### THE EXERCISE
Swap every "van rear door" for "van back door" in the entries below, and leave everything else as it is.

### TASK MATERIAL
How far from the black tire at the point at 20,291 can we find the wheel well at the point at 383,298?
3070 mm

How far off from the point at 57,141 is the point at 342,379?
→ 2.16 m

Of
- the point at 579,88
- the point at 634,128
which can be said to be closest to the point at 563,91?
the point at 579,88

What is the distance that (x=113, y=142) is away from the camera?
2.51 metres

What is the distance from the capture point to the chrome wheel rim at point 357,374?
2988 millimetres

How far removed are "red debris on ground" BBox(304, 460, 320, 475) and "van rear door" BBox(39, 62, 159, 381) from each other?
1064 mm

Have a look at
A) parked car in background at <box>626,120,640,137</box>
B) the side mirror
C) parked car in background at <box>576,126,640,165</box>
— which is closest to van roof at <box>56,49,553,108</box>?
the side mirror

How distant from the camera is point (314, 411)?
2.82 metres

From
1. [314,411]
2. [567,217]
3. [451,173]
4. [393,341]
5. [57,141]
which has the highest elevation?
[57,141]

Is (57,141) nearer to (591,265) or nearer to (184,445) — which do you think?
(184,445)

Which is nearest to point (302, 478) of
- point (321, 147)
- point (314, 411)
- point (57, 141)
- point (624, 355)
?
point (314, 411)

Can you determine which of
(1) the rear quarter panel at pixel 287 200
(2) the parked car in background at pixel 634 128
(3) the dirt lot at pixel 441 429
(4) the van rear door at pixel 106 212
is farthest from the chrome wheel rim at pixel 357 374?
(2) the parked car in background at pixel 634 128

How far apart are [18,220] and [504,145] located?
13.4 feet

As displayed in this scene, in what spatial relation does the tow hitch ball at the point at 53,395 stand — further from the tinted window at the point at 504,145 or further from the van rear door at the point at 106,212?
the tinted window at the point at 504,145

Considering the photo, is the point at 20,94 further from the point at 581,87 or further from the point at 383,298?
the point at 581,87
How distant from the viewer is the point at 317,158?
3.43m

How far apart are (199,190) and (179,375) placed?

### WRITTEN REPLY
How far from the black tire at the point at 20,291 can we find the wheel well at the point at 383,298?
3070 mm

How far off from the point at 57,141 is the point at 342,379?
→ 2.16 m

Of
- the point at 579,88
- the point at 634,128
which can be said to be closest to the point at 563,91?
the point at 579,88

What is the distance that (x=113, y=142) is away from the camera?
2.51 metres

What is the distance from the capture point to the chrome wheel rim at point 357,374?
2988 millimetres

How far removed are "red debris on ground" BBox(304, 460, 320, 475) and "van back door" BBox(39, 62, 159, 381) from each other?
1064 mm

Have a look at
A) parked car in background at <box>626,120,640,137</box>
B) the side mirror
C) parked car in background at <box>576,126,640,165</box>
— which is closest to van roof at <box>56,49,553,108</box>?
the side mirror

How distant from the camera is point (314, 411)?
2.82 metres

From
1. [314,411]
2. [567,217]
3. [451,173]
4. [393,341]
5. [57,141]
which has the highest elevation?
[57,141]

Is (57,141) nearer to (591,265) or nearer to (184,445) — which do you think?
(184,445)

Which is nearest to point (302, 478) of
- point (321, 147)
- point (314, 411)
- point (57, 141)
- point (624, 355)
?
point (314, 411)

Can you determine which of
(1) the rear quarter panel at pixel 287 200
(2) the parked car in background at pixel 634 128
(3) the dirt lot at pixel 441 429
(4) the van back door at pixel 106 212
is farthest from the chrome wheel rim at pixel 357 374?
(2) the parked car in background at pixel 634 128

How far apart are [18,220] and [504,145] located?
13.4 feet

As displayed in this scene, in what spatial relation does the tow hitch ball at the point at 53,395 stand — further from the tinted window at the point at 504,145 or further from the van back door at the point at 106,212?
the tinted window at the point at 504,145

Considering the photo, is the point at 20,94 further from the point at 581,87 or further from the point at 383,298?
the point at 581,87
How distant from the viewer is the point at 317,158?
3.43m

How far apart are (199,190) and (179,375) placed?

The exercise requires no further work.